Difference between 1st and 2nd order algorithm:
Any algorithm that requires at least one first-derivative/gradient is a first order algorithm. In the case of a finite sum optimization problem, you may use only the gradient of a single sample, but this is still first order because you need at least one gradient.
A second order algorithm is any algorithm that uses any second derivative, in the scalar case. To elaborate, Newton's step requires use of the Hessian which has second order derivatives i.e. $H_{i,j} = \partial_i \partial_j f(x)$.
In general, an algorithm can be classified as $n^{th}$ order optimization if it uses a tensor of rank $n$.
Important Distinguishment:
When an algorithm uses an approximated version of the second order information (Hessian) for optimization, it may or may not be a second order algorithm. I am emphasizing this because, for example, you may approximate the Hessian by the outer product of the gradient $H = \nabla f(x) \nabla f(x)^T$. In this case you are only using first order information, so this would be considered a first order algorithm. On the other hand, if you are approximating the Hessian by only computing the diagonal elements $\partial_i \partial_i f(x)$, this would be a second order algorithm.
The order of an algorithm can be thought to be the order of error resulting from approximation of the derivative. Recall the definition of a derivative:
$$\partial_i f(x) \approx \frac{f(x + \epsilon \Delta x_i) - f(x)}{\epsilon}$$
and the second derivative:
$$\partial_{ij} f(x) \approx \frac{\partial_j f(x + \epsilon \Delta x_i) - \partial_j f(x)}{\epsilon},$$
where $x_i$ is equal to $x$ only in the $i^{th}$ coordinate and $0$ elsewhere. Hence if you use an $\epsilon$ approximation for each derivative computation, you will get an $\epsilon^2$ error inherently in your optimization algorithm.
Because it is sort of included in your question, I would like to add that first order algorithms do not necessarily converge linearly. Stochastic Gradient Descent (SGD) converges sub-linearly and many second order algorithms do not converge quadratically.
Best Answer
The Hessian is used both for seeking an extremum (by Newton-Raphson) and to test if an extremum is a min/max (if the Hessian is pos/neg definite). I assume you want to look at the first, say in ${\Bbb R}^n$:
Suppose $a=(a_1,\ldots,a_n)$ is a 'guess' for a point where there is an extremum of your function $f(x)$. If it is not exact then $\nabla f(a)$ (column vector) is not exactly zero, so we want to improve.
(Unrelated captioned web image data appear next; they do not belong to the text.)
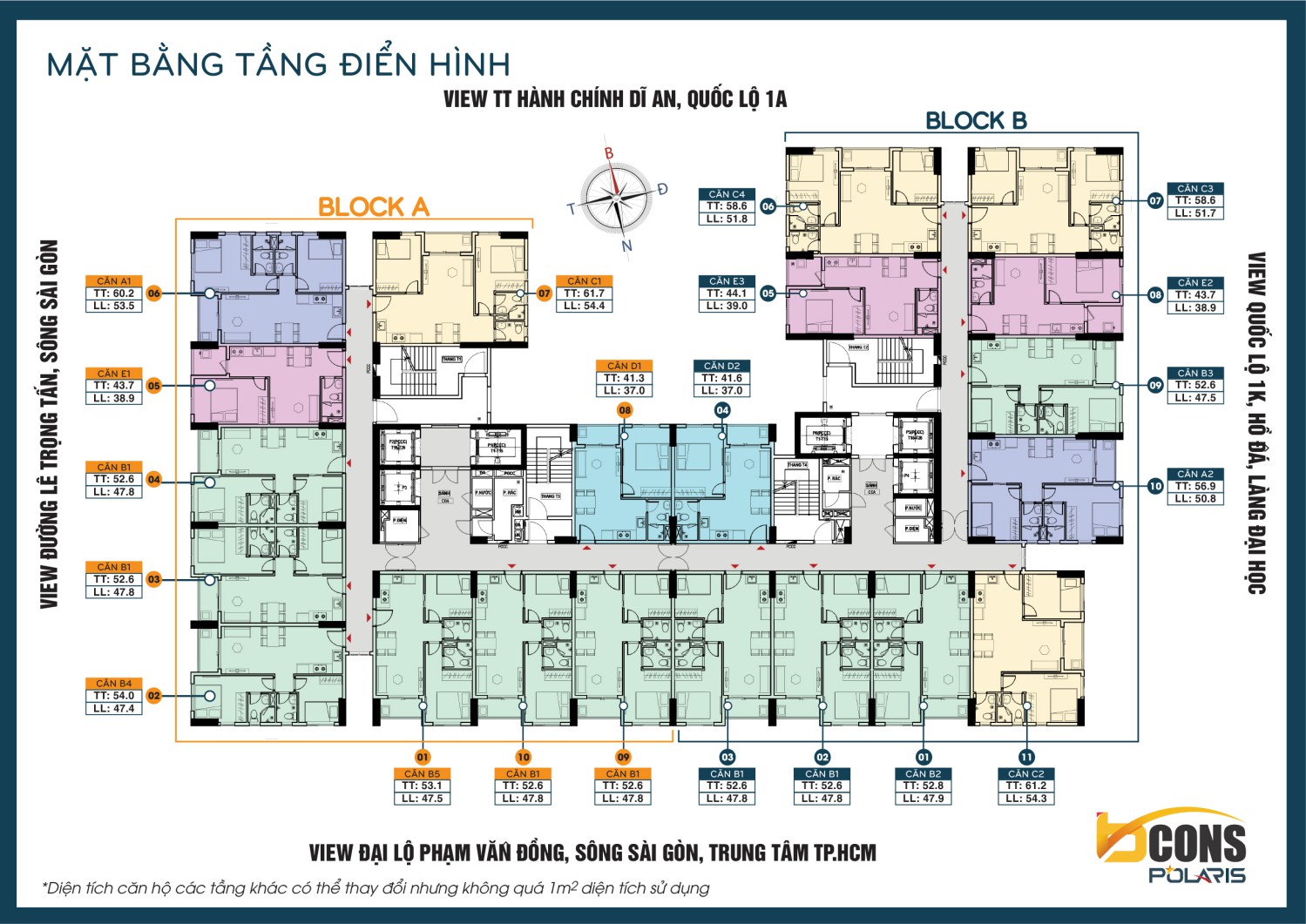 mat bang tang bcons polaris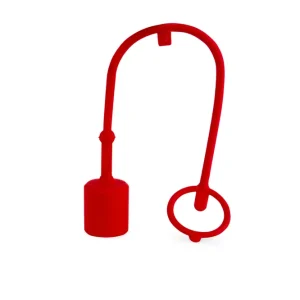 Autentyczny Zaślepka plastikowa grzybkowa 3/4" czerwona ISO/B wtyk M.IRB34 815000039 - Stucchi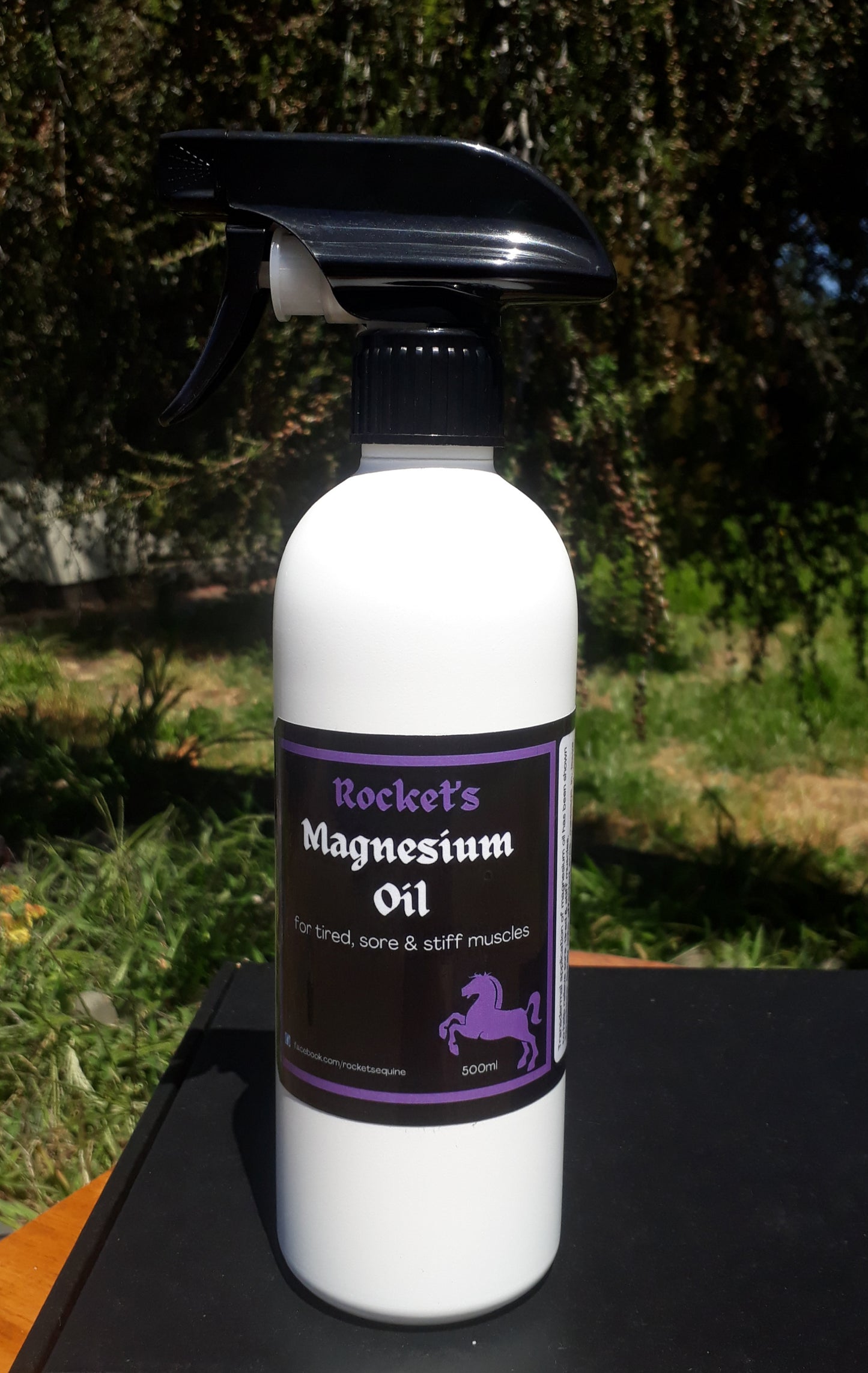 MAGNESIUM OIL SPRAY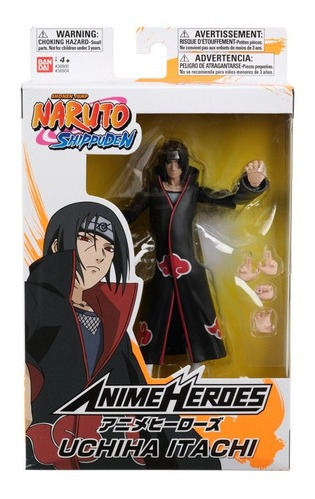 Naruto Shippuden Uchiha Itachi Figura Bandai 36904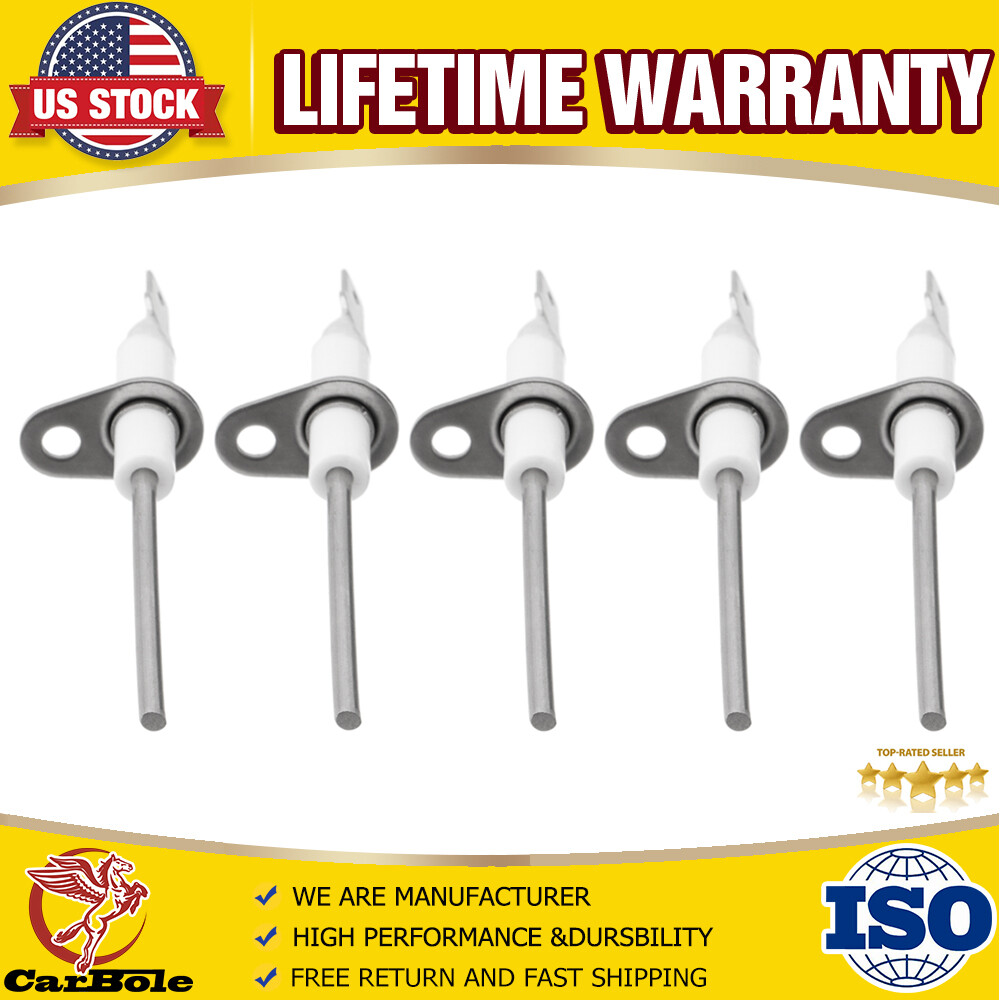 5 Gas Furnace Flame Sensor Rod For York 025-37499-000 S1-02537499000 ACS90703BXA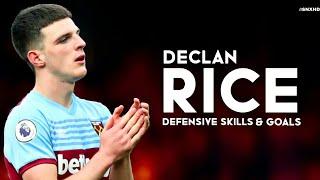 Declan Rice 2021 - Best Defensive Skills & Goals - HD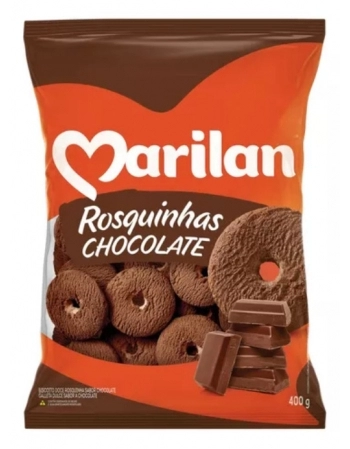 BISC ROSQUINHAS CHOCOLATE 24X400G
Now, assuming $f$ smooth enough, if we look at the derivative (gradient) at $x=a+h$ then by Taylor expansion: $$ \frac{\partial f (a+h)}{\partial x_i} = \frac{\partial f (a)}{\partial x_i} + \sum_{j=1}^n \frac{\partial^2 f (a)}{\partial x_i \partial x_j} h_j + \ldots $$ or in matrix form: $$ \nabla f(a+h) = \nabla f(a) + H_f(a) h + \ldots$$ As we want the LHS to vanish we find $h$ so that the RHS vanishes. This is just a standard matrix equation, so: $$ h = - \left( H_f(a)\right)^{-1} \nabla f(a)$$ Our new guess is then $a+h$ and we continue from there...